PEARL JAM « Binaural »
Paru à une époque (Mai 2000) où Pearl Jam fait figure d’anomalie sur une scène désertée par ses congénères de Seattle (Nirvana n’est évidemment plus, Soundgarden a jeté l’éponge trois années plus tôt et Alice In Chains n’a plus joué le moindre concert -en dehors de l’Unplugged- depuis six ans), « Binaural » est probablement l’album le plus opaque et expérimental du groupe d’Eddie Vedder. Rarement cité à l’heure du bilan et pourtant traversé de titres somptueux (« Light Years », « Nothing As It Seems », « Sleight Of Hand »), « Binaural » est un disque génialement maussade et, à l’image de ses auteurs, habité, perpétuellement en dehors des tendances et foncièrement brillant sur le fond comme sur la forme.
RED HOT CHILI PEPPERS « Stadium Arcadium »
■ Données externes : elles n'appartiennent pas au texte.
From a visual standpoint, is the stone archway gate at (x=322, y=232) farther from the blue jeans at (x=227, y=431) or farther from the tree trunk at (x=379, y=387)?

Dernier disque enregistré avec John Frusciante avant que celui-ci ne s’envole vers d’autres horizons plus psychédéliques et premier album du groupe à directement se classer numéro un des ventes à sa sortie aux Etats-Unis, « Stadium Arcadium » est un monstre. Un monstre de vingt-huit titres pour plus de deux heures de musique que le guitariste futur-démissionnaire survole de toute sa classe et sa créativité. Pas nécessairement l’album le plus évident du groupe tant celui-ci est dense et homogène mais définitivement l’un des plus intéressant musicalement. Mention spéciale au magnifique packaging du coffret quadruple vinyle qui respire l’amour du travail bien fait.